* EXERCISE SET:
1. Translate this sentence from the text excerpt on nurses and the NHS below into German: "What else Christie is speaking to us about is the importance of nurses themselves."
2. Write a continuation of the text excerpt on nurses and the NHS below, beginning after its final line.

Start of TEXT EXCERPT

She has forcefully immersed us within the walls of a hospital, ensuring that we don’t just understand but feel the anguish that comes with the vulnerability of being a patient. Our NHS is one of the greatest gifts of being a citizen in this country, but it is continuously abused with funding cuts, and we begrudgingly watch much of it decay as government spending finds necessity elsewhere.
What else Christie is speaking to us about is the importance of nurses themselves. Often, we dazzle the abilities and achievements of doctors, too often casting a shadow against the fundamental work of nurses. They are there before the doctor arrives, as they show, and when they leave. They are the ever present gift in a room where they are too often seen as the less important party.
“We should all be helping each other.”
“Love is the only thing that matters. Fall in love. That’s the only thing that matters, in the end. Love each other.”

End of TEXT EXCERPT
Start of EXCERPTED DATA

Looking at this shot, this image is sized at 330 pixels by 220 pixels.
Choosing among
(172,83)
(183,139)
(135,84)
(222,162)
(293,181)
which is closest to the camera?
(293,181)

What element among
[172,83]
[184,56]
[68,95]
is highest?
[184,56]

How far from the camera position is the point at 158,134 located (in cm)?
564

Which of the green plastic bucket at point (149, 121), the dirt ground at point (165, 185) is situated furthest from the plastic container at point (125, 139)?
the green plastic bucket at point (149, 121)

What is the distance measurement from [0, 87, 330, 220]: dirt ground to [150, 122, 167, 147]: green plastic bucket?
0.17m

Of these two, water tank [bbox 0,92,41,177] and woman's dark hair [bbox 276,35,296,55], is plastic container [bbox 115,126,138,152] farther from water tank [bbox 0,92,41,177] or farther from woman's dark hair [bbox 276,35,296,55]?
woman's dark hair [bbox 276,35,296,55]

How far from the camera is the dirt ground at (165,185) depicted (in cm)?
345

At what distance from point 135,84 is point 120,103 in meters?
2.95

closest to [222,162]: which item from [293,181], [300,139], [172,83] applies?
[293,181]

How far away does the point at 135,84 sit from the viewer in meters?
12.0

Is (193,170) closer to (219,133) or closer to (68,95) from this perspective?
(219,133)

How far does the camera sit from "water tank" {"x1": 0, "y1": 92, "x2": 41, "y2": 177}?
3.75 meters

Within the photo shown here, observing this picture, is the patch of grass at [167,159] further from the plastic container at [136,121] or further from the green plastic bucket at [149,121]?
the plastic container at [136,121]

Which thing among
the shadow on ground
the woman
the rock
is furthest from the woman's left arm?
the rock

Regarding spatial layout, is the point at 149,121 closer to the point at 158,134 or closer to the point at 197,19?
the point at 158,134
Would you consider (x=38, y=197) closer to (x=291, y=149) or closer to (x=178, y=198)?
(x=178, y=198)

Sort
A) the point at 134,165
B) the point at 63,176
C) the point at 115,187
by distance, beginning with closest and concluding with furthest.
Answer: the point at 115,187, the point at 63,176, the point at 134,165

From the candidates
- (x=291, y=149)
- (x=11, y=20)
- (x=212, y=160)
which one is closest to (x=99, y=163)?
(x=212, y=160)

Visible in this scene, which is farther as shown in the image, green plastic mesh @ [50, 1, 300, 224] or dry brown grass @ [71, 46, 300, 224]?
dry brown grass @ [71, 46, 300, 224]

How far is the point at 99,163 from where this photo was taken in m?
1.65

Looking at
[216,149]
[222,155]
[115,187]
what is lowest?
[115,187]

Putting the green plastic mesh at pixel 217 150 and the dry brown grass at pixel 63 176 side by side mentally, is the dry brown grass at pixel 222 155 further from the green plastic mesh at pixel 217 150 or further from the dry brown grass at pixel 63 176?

End of EXCERPTED DATA

* OUTPUTS IN ORDER:
1. Worüber Christie außerdem zu uns spricht, ist die Bedeutung der Pflegekräfte selbst.

2.
Christie and her experiences caring for sick children with incurable diseases, adults with painfully exhausting illnesses and her own livelihood evoke a surreal sense of perspective. At any one given moment, we ourselves or those we love can be thrust into a situation which can bring us within an inch of death. This book is not written to scare us but rather to expand our reality.
She is day by day witnessing things many of us won’t ever have to experiences outside of watching something on the television. We have become desensitised and neutralised to our own lack of immortality. We are selfish to ourselves, and even more so to the rest of those around us. We take life as a definite when it is the one thing we have no day to day guarantee of. What tomorrow can bring cannot be written in stone today. We are constantly scribing into sand on a beach.
It is also a reminder on how fortunate many of us are at this moment. As you read this review, there are children forced to eat their own excrement as they are left to starve by those who birthed them; every two minutes, someone in the UK is diagnosed with cancer; the homelessness crisis is witnessing thousands left to fend for themselves on the street. At this moment, not being a part of this is a great blessing, but it does not mean that we should not think about those who must live this reality day in and day out.
I want to thank Christie Watson for writing of her experience as an NHS nurse, and providing the means to reflect deeply on how we all need to outstretch our hands to the rest of humanity. This is an excellent read.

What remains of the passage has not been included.